(JOB)
Reproduce word for word the stretch of the records from the line containing "What is the spatial" through the end of the records, leaving out any pictures.

(EXERCISE INPUTS)
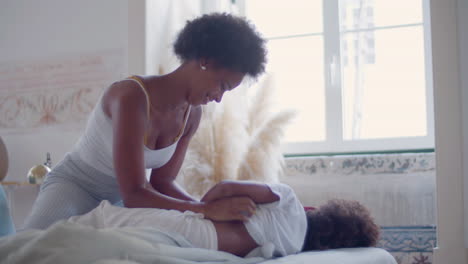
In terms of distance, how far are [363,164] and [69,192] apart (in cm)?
188

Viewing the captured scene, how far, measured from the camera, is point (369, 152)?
313 centimetres

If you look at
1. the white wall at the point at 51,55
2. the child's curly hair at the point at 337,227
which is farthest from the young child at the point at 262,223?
the white wall at the point at 51,55

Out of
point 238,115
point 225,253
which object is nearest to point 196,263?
point 225,253

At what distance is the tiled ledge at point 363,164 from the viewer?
113 inches

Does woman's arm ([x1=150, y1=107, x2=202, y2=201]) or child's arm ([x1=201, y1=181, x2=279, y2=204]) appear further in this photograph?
woman's arm ([x1=150, y1=107, x2=202, y2=201])

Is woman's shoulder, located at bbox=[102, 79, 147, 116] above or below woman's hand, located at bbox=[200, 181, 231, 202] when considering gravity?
above

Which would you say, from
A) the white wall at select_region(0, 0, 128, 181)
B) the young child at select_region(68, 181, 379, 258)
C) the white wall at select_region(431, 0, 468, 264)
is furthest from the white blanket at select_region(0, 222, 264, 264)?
the white wall at select_region(0, 0, 128, 181)

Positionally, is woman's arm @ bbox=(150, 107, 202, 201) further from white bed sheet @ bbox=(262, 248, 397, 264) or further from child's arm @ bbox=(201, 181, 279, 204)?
white bed sheet @ bbox=(262, 248, 397, 264)

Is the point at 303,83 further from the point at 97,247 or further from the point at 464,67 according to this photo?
the point at 97,247

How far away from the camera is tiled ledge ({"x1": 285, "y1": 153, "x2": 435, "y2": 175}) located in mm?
2867

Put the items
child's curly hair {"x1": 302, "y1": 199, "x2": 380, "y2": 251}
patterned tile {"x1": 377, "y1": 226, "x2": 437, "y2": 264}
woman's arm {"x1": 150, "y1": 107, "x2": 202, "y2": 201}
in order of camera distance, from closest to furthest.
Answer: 1. child's curly hair {"x1": 302, "y1": 199, "x2": 380, "y2": 251}
2. woman's arm {"x1": 150, "y1": 107, "x2": 202, "y2": 201}
3. patterned tile {"x1": 377, "y1": 226, "x2": 437, "y2": 264}

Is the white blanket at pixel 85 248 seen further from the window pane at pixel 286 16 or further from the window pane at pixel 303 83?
the window pane at pixel 286 16

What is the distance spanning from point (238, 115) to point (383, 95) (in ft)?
3.30

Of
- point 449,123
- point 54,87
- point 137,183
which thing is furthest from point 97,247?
point 54,87
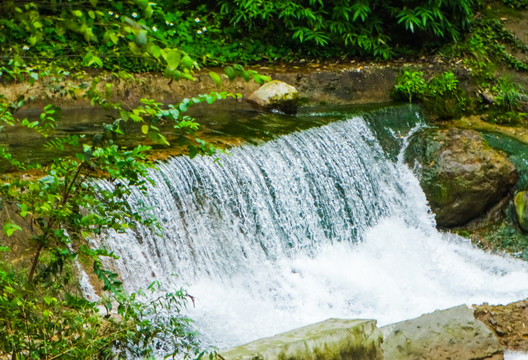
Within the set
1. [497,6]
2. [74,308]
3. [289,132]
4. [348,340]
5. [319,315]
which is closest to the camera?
[74,308]

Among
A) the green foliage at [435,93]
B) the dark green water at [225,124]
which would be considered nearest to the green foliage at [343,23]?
the green foliage at [435,93]

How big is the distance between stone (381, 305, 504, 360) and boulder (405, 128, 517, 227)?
3027 millimetres

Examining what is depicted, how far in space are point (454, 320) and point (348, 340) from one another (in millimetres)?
1467

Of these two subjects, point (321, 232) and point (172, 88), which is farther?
point (172, 88)

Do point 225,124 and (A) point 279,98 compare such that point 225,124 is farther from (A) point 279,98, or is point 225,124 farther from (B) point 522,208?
(B) point 522,208

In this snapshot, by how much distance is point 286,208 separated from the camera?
23.5 ft

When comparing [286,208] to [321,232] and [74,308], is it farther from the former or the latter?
[74,308]

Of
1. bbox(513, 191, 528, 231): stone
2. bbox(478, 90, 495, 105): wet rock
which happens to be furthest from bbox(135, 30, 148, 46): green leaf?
bbox(478, 90, 495, 105): wet rock

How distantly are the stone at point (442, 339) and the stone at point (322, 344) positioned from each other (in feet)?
2.46

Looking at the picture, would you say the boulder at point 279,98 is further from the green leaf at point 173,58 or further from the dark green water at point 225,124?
the green leaf at point 173,58

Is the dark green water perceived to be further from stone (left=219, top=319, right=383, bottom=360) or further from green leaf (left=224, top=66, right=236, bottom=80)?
green leaf (left=224, top=66, right=236, bottom=80)

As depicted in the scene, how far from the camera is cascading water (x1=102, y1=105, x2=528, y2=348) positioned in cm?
599

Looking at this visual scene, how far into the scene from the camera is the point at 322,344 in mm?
4102

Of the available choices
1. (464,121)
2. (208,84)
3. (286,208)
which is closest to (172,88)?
(208,84)
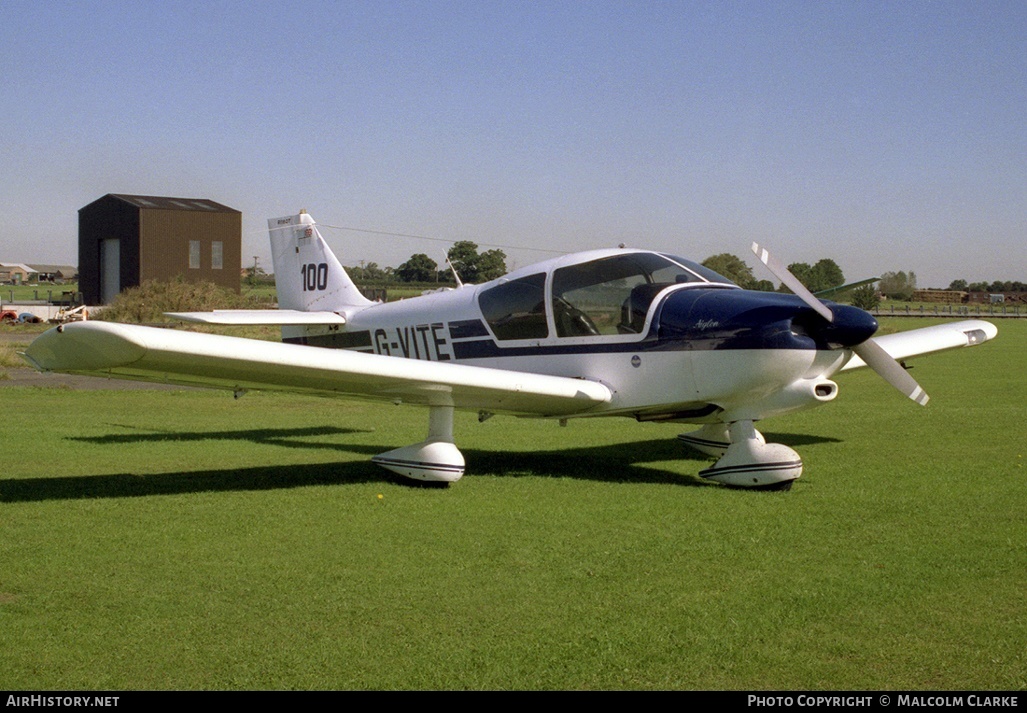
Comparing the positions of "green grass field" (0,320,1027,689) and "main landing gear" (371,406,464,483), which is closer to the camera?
"green grass field" (0,320,1027,689)

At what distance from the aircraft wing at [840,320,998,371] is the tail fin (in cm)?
671

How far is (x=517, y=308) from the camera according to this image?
1020 centimetres

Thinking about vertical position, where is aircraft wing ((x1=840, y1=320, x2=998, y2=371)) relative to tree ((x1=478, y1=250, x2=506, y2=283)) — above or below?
below

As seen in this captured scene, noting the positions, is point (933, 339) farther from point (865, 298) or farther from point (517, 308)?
point (865, 298)

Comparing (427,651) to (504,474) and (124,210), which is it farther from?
(124,210)

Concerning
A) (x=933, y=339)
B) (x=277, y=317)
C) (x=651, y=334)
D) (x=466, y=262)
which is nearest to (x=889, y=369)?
(x=651, y=334)

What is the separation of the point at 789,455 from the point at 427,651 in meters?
4.77

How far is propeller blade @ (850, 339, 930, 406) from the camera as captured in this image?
889cm

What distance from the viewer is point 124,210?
194ft

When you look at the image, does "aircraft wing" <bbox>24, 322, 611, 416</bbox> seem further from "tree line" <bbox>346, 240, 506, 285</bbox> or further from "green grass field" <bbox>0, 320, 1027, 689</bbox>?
"tree line" <bbox>346, 240, 506, 285</bbox>

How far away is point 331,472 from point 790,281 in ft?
15.0

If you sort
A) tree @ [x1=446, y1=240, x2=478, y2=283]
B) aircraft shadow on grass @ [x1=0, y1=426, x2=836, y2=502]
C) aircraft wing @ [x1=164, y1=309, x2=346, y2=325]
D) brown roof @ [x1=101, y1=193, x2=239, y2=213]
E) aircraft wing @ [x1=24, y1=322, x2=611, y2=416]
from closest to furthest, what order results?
aircraft wing @ [x1=24, y1=322, x2=611, y2=416], aircraft shadow on grass @ [x1=0, y1=426, x2=836, y2=502], aircraft wing @ [x1=164, y1=309, x2=346, y2=325], tree @ [x1=446, y1=240, x2=478, y2=283], brown roof @ [x1=101, y1=193, x2=239, y2=213]

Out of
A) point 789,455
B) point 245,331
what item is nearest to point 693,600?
point 789,455

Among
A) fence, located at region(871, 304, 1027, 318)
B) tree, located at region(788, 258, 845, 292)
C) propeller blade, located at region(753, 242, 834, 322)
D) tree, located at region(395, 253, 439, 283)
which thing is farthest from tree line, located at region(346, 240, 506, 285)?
fence, located at region(871, 304, 1027, 318)
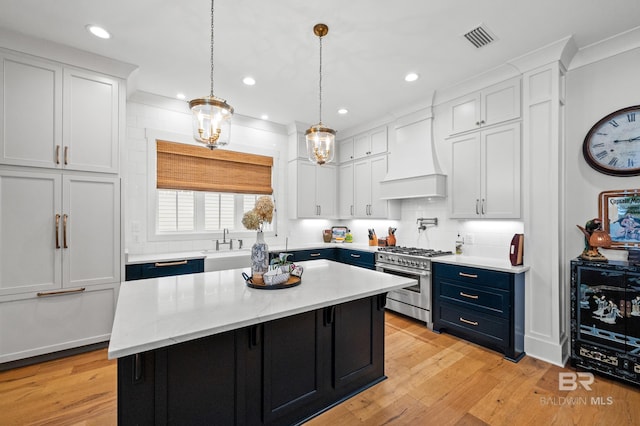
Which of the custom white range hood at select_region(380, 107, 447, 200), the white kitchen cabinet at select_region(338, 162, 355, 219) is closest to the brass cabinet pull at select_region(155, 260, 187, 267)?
the white kitchen cabinet at select_region(338, 162, 355, 219)

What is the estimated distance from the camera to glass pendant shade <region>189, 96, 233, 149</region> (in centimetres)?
191

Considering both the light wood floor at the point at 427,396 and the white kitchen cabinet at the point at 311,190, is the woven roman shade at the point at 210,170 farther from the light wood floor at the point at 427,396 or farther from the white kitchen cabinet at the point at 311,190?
the light wood floor at the point at 427,396

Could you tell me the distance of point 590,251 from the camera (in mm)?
2551

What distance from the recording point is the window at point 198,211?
398 centimetres

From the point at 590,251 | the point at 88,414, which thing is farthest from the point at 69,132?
the point at 590,251

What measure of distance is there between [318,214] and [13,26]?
158 inches

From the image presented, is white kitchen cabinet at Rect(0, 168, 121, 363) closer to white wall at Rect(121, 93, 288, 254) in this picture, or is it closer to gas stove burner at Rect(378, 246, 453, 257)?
white wall at Rect(121, 93, 288, 254)

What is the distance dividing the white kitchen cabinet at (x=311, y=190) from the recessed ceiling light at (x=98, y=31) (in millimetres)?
2840

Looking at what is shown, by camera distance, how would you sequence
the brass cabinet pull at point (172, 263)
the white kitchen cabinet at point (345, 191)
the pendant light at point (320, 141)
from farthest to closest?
1. the white kitchen cabinet at point (345, 191)
2. the brass cabinet pull at point (172, 263)
3. the pendant light at point (320, 141)

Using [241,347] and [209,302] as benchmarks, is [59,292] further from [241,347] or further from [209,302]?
[241,347]

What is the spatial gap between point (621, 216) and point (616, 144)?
0.64 m

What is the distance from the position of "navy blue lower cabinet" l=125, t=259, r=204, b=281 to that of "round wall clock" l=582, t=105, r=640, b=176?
4.24 metres

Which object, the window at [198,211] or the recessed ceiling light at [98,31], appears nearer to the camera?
the recessed ceiling light at [98,31]

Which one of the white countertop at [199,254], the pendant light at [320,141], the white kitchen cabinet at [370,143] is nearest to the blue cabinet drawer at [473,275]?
the white countertop at [199,254]
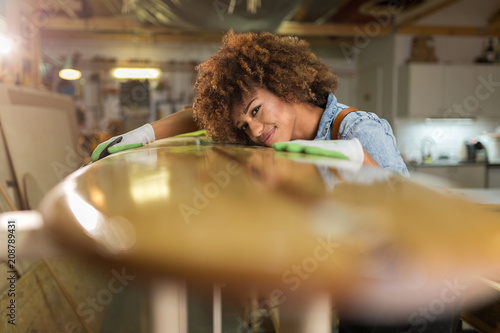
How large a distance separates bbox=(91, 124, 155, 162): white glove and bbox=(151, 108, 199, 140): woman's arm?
89 millimetres

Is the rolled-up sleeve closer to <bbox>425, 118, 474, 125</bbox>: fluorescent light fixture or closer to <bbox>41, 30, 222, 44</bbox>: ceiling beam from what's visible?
<bbox>41, 30, 222, 44</bbox>: ceiling beam

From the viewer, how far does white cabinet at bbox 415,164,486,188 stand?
621 centimetres

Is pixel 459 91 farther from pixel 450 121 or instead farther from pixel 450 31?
pixel 450 31

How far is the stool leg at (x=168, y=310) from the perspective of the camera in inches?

(TASK ANSWER)
What is the spatial gap between point (621, 216) and point (616, 144)?
0.64 m

What is the distance from the position of "navy blue lower cabinet" l=125, t=259, r=204, b=281 to that of "round wall clock" l=582, t=105, r=640, b=176?
4.24 metres

Which object, the window at [198,211] or the recessed ceiling light at [98,31], appears nearer to the camera?
the recessed ceiling light at [98,31]

Which one of the white countertop at [199,254], the pendant light at [320,141], the white kitchen cabinet at [370,143] is nearest to the blue cabinet drawer at [473,275]?
the white countertop at [199,254]
How large a distance separates bbox=(91, 124, 155, 162): white glove and bbox=(151, 108, 199, 140): woman's arm?
89 millimetres

Is the rolled-up sleeve closer to <bbox>425, 118, 474, 125</bbox>: fluorescent light fixture or closer to <bbox>41, 30, 222, 44</bbox>: ceiling beam from what's visible?
<bbox>41, 30, 222, 44</bbox>: ceiling beam

From the viewer, how far does white cabinet at bbox 415,164,486,188 stand?
621 centimetres

Is pixel 459 91 farther from pixel 450 121 or instead farther from pixel 450 31?
pixel 450 31

How far is the stool leg at (x=168, y=310) from the perspective of the camera in inches?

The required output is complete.